Handfield-Jones explains that platforms need separate permissions for P2P to other regulated advice so it would be hard to combine this with a wider financial plan.
“Ultimately you cannot give financial advice when only looking at the P2P component of someone’s total wealth,” he says. “You need to look at their stage of life, life goals, the cash they have, their pension, their cash and stock market holdings along with their personal tax position. Providing advice on a P2P portfolio is not going to provide good client outcomes as it won’t be looking at the whole picture.
“Simply advising on P2P without knowing the customer’s broader financial position would be very hard to get right.”

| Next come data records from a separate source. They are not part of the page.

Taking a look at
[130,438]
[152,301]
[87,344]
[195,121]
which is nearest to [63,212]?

“He insists P2P is still appealing for investors, financial advisers and robo-platforms. Others are less effusive. Stephen Findlay, of BondMason, which offers a portfolio of alternative finance-focused loans across several platforms to investors, says there is already a robo element at the loan level for investors but questions how it would work across platforms.

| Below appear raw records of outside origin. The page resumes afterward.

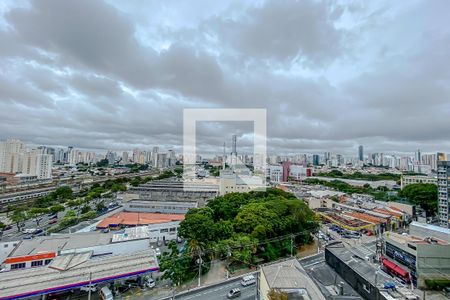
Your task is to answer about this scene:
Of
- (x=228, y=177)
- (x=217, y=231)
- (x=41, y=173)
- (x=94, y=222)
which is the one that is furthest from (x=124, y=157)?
(x=217, y=231)

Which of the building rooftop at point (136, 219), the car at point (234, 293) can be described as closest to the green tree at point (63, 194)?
the building rooftop at point (136, 219)

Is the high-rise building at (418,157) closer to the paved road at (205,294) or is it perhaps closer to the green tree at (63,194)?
the paved road at (205,294)

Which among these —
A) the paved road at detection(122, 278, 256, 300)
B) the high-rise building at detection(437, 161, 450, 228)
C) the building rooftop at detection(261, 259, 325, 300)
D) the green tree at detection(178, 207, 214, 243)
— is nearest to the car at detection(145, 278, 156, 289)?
the paved road at detection(122, 278, 256, 300)

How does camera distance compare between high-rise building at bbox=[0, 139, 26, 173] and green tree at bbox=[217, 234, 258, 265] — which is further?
high-rise building at bbox=[0, 139, 26, 173]

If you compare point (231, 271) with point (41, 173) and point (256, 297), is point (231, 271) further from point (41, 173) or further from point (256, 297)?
point (41, 173)

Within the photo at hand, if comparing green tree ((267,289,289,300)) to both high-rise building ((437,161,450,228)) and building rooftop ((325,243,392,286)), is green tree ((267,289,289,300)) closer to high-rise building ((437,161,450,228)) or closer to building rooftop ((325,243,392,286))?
building rooftop ((325,243,392,286))

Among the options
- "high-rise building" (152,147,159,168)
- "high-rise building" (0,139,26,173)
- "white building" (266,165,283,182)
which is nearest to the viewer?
"high-rise building" (0,139,26,173)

“At the platform level, I think it’s a bit dangerous as the data is sparse and not homogenous – so I fail to see how you could meaningful create a robo-advice algorithm for this,” he argues.
“He also highlights that many of those already investing in the sector on behalf of investors, such as BondMason and investment trusts, have started moving away from pure P2P.
“Robo-advice also has its own limitations. Many providers have a set strategy such as only investing in passive funds, so would not be looking across the whole of the market in the same way an independent financial adviser would, as Daniel Rajkumar, chief executive of Rebuildingsociety, explains.
“Robo-advice has an important role to play. With many retail investors unwilling to pay for personalised advice, anything that helps deliver targeted information is a good thing,” Rajkumar says.
“Advisers who represent a company must declare to their prospects that they are only able to advise on their products. The same limitation is true of robo-advisers, which may support the sales process, but are unlikely to give a holistic, unbiased industry view.
“Developers of robo-advice solutions will be encouraged to optimise the robo for maximum profitability for the firm. So, the concern is that questions could be loaded to encourage customers to make investments which they might not ordinarily undertake.
“The link of algorithmic investing with robo-advice has the potential to be a recipe for success as well as disaster.”
He suggests this is where aggregators have a role to play, by using their holistic overview of the industry to provide better informed and less biased advice. The keyword, as with any asset class, seems to be choice for the investor.
“An investor could easily, with relatively little knowledge, self-select a basket of six to 12 low-cost passive share funds to invest in, which will see their money spread across hundreds of shares,” Faulkner adds.
“In P2P the situation is arguably even better, in that you can opt for auto-diversification at no extra cost. However, I think it is important to offer robo-advice and full advice to those who want it, so the options need to be on the table.”
“The human touch is still alive in P2P lending but there have been signs of a move towards auto-investment services, with some of the biggest brands such as Funding Circle now purely offering autobid functions.
However, auto-lending is different to robo-advice as there is less personalisation and risk assessment, which in a world where the consumer wants more control of their finances, may become more important. But this then raises the question of whether the public is expected to ditch the banking intermediary in favour of eventually letting the robots take over.